[NCLUG] ssh question

Jim Hutchinson jim at ubuntu-rocks.org
Mon Oct 6 12:38:32 MDT 2008


I'm wondering if any of the tech gurus on this list can help me with an ssh
question. First, some background. I'm running an ssh sever at home. It
listens on port 5151. I would like to be able to tunnel web traffic over the
ssh connection for security when using open networks. I think I know how to
do this. Normally I pick a random port for a socks proxy in firefox like
port 8080. The command I use is

ssh -D 8080 -p 5151 user at ip_of_ssh_server

This does work. I can set up a socks proxy in firefox and as far as I can
tell my web traffic is tunneled. However, there are times when I would
prefer not to have traffic on a random port as that might alert the network
police. A bunch of traffic on port 8080, for example, might look out of
place. It seems to me it would be possible to use port 443 for the tunnel
and that would then cause all web traffic to look as if it's just normal
encrypted SSL traffic - or at least that is how I understand it. To do this
I just change the command to

ssh -D 443 -p 5151 user at ip_of_ssh_server

As root of course for ports under 1024. This too seems to work. Going to a
"what's my IP" type site tells me my IP is my ssh server IP and not the IP
of the network I'm actually on.

What I'm wondering is if it's actually doing what I think it's doing.
Everything I read talks about having the ssh server listen on port 443
rather than forwarding that port but when I tried that nothing worked (i.e.
connection just timed out and didn't connect). Does it matter what port the
ssh server listens on (assuming you don't use a port that is used for
something else)?
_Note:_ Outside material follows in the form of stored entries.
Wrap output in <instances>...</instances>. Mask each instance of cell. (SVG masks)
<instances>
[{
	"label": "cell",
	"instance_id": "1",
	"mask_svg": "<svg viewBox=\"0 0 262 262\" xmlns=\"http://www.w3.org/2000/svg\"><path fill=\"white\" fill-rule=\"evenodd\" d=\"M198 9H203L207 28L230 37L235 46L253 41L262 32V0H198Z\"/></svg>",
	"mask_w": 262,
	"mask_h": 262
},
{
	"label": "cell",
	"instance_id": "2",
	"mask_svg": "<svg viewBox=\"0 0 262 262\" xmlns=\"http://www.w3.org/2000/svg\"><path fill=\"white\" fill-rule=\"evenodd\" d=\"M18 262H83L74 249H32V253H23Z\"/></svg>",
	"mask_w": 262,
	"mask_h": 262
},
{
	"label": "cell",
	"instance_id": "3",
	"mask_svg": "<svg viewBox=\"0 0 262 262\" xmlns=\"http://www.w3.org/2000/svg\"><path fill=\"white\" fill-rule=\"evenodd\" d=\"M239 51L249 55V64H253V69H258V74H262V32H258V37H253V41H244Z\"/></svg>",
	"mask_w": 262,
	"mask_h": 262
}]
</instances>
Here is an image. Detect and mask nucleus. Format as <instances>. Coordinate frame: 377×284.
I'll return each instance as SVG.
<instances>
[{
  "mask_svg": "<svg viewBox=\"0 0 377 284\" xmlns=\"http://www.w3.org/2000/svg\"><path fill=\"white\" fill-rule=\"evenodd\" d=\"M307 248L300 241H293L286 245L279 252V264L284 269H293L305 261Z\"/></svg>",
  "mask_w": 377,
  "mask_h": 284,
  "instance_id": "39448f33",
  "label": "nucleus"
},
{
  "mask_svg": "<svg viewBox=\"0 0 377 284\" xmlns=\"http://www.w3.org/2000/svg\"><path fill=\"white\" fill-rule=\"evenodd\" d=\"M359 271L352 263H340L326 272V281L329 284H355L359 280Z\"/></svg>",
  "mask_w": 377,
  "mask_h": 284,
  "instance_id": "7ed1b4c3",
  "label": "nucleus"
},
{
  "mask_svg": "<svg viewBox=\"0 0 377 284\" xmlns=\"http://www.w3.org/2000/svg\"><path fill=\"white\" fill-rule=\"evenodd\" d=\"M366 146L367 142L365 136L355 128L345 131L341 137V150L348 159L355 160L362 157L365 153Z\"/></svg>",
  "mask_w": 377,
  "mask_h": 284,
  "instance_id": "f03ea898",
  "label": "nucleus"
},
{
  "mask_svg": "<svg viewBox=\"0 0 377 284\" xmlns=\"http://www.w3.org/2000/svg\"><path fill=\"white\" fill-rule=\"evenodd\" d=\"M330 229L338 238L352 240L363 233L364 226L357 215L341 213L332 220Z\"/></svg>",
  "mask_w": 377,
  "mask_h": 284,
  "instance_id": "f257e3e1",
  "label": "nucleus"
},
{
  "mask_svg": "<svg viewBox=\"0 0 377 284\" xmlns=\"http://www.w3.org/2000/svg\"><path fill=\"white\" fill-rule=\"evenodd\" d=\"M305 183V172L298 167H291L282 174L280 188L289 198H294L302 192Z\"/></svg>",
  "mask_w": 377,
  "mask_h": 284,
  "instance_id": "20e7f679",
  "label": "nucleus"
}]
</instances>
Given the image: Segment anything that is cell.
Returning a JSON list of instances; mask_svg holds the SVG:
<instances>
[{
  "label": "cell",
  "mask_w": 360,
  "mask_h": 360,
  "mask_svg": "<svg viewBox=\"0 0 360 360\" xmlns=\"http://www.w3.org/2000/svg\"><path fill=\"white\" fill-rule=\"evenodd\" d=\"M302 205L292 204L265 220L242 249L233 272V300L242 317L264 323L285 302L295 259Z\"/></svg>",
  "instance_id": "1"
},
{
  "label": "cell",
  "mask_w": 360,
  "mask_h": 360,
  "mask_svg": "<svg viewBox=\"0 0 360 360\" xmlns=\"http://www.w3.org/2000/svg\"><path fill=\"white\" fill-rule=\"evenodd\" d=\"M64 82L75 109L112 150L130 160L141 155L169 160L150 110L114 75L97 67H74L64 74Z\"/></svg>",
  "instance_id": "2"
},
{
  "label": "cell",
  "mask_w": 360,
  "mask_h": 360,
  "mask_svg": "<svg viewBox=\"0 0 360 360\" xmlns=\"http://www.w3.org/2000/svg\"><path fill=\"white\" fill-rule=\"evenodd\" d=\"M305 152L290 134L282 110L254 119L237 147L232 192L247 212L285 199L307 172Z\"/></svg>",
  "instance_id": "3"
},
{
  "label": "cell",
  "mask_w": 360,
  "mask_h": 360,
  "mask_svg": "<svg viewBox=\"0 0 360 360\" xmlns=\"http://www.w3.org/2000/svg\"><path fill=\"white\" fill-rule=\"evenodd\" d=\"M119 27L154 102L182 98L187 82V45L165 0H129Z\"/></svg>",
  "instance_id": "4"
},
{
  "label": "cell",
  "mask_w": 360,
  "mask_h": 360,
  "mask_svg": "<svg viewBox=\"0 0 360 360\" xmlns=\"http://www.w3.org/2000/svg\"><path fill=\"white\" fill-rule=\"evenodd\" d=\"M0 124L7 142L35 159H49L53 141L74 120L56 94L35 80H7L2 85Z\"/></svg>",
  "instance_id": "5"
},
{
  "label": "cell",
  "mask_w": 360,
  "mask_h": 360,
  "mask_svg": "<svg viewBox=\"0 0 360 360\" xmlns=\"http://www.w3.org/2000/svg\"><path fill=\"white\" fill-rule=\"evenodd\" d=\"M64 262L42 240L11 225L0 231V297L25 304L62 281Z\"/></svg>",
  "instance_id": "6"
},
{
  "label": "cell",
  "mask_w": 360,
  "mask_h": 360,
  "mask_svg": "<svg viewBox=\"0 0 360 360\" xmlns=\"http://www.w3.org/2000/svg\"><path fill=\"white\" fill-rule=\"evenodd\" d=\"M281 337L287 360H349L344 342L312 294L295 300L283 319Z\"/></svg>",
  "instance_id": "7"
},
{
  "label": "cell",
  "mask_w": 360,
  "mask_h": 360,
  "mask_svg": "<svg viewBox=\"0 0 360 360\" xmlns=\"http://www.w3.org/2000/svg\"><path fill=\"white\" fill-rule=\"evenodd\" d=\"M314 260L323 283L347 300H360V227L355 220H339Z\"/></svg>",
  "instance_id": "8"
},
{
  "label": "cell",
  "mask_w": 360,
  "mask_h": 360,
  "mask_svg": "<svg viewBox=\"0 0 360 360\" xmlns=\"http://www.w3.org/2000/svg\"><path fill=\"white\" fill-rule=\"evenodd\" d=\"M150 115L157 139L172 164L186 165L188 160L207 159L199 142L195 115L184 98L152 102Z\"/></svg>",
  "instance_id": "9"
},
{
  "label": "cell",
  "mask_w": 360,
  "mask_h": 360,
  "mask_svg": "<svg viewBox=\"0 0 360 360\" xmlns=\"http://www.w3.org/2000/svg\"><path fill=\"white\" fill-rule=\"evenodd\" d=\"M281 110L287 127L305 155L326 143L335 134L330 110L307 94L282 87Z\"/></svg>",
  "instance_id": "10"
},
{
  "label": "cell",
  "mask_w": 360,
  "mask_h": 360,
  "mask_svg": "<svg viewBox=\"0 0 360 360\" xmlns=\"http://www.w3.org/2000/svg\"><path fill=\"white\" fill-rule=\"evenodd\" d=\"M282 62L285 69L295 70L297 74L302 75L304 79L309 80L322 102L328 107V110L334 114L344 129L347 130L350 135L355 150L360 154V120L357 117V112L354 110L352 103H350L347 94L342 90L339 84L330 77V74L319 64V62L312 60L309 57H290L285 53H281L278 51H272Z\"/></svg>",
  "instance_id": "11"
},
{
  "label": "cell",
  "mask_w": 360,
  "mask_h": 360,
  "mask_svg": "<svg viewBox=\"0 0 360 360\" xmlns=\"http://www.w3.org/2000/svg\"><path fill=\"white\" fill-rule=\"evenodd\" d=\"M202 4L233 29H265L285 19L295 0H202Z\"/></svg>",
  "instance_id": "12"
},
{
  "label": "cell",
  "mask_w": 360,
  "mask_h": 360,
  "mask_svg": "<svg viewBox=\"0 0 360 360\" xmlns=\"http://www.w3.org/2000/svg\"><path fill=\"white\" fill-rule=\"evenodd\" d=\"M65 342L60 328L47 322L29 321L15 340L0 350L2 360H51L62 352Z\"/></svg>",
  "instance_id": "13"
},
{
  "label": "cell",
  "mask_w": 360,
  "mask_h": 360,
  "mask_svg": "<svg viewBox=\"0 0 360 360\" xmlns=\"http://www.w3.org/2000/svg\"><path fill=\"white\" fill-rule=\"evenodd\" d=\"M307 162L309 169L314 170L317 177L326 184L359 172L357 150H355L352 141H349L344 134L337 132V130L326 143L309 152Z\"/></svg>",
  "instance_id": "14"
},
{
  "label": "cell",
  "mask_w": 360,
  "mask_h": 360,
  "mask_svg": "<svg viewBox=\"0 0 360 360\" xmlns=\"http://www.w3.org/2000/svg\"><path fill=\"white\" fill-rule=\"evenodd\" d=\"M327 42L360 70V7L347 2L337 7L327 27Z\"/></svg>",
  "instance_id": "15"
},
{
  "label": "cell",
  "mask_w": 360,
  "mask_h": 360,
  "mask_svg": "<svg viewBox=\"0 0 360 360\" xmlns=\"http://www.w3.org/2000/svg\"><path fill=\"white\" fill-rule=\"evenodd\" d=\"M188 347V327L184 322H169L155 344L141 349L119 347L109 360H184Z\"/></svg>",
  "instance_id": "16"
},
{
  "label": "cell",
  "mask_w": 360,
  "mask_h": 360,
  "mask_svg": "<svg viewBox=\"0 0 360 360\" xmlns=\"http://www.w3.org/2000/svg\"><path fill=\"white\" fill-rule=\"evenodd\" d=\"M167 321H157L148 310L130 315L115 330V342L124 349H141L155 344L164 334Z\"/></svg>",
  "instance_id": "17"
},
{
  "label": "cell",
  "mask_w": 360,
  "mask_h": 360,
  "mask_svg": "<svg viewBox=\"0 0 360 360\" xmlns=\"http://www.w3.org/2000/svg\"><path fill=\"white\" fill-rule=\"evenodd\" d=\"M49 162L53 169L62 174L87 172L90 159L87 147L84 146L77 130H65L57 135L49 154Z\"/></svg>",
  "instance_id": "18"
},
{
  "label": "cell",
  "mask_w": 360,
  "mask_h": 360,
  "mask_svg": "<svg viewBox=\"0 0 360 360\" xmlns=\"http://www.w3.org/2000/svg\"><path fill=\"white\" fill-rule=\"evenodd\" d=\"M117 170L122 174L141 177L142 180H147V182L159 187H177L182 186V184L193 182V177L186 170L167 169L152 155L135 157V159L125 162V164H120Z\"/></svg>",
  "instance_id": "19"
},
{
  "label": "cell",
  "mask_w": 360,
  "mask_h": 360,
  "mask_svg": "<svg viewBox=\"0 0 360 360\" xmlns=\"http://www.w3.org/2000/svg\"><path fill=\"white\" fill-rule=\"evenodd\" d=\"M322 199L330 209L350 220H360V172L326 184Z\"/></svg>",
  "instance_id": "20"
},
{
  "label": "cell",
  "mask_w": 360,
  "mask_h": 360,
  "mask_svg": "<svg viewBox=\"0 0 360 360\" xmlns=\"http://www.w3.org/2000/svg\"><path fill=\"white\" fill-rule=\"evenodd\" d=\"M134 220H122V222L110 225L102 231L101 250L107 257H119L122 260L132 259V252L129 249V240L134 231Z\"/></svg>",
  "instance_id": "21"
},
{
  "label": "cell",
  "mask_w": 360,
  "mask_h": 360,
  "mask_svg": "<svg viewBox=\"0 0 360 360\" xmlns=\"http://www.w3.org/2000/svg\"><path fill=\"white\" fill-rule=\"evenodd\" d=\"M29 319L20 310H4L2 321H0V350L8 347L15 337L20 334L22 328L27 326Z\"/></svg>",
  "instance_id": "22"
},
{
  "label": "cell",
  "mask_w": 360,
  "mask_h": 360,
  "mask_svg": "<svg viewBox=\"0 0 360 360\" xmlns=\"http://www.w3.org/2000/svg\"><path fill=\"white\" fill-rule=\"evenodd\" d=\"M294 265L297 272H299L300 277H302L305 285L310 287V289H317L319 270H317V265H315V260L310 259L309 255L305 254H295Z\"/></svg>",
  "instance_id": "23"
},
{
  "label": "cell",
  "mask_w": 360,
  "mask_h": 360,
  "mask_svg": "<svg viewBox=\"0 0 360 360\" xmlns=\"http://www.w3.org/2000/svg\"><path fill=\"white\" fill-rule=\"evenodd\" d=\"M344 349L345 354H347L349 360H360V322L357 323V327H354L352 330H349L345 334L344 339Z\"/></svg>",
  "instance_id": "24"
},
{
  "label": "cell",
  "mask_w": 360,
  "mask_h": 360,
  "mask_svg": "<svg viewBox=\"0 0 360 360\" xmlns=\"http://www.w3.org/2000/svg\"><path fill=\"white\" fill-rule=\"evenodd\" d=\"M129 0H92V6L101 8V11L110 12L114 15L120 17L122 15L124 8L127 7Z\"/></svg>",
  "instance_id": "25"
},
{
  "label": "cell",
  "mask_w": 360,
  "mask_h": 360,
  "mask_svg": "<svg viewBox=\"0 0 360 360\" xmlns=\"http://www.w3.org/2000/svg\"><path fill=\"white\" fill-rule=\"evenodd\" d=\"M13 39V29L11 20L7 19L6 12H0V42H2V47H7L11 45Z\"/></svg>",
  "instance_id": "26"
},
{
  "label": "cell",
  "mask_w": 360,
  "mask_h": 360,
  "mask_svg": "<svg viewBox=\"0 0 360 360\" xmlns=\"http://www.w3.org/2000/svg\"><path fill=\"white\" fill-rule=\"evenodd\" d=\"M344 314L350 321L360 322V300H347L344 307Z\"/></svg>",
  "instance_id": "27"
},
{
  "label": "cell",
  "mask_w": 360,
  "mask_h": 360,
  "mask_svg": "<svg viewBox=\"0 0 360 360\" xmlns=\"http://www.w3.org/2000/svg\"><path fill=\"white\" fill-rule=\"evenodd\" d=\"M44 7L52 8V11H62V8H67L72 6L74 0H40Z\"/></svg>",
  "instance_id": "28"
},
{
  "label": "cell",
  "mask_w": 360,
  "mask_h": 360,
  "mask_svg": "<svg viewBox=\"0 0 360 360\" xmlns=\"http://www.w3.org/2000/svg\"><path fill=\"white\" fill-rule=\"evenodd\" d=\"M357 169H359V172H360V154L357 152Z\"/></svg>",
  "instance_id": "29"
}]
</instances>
Under what scenario would you want to have the ssh server
listen on port 443? The only thing I can think of is if your work or
whatever blocks all ports but 80 and 443 and there is no way to ssh out on a
random port like 5151. Is that accurate?

Additionally, some people suggest using a command like

ssh user at IP -L 8080:localhost:80

Or something similar. I find this syntax much more confusing that a simple
-D switch. Is there a solution for setting up a socks proxy that uses the -L
(or -R) options or is this a different use? Is there any reason that would
be better than the way I'm doing it above (i.e. ssh -D 443 -p 5151
user at ip_of_ssh_server).

Hope that makes sense to someone. Thanks in advance for any help.

-- 
Jim (Ubuntu geek extraordinaire)
----
Please avoid sending me Word or PowerPoint attachments.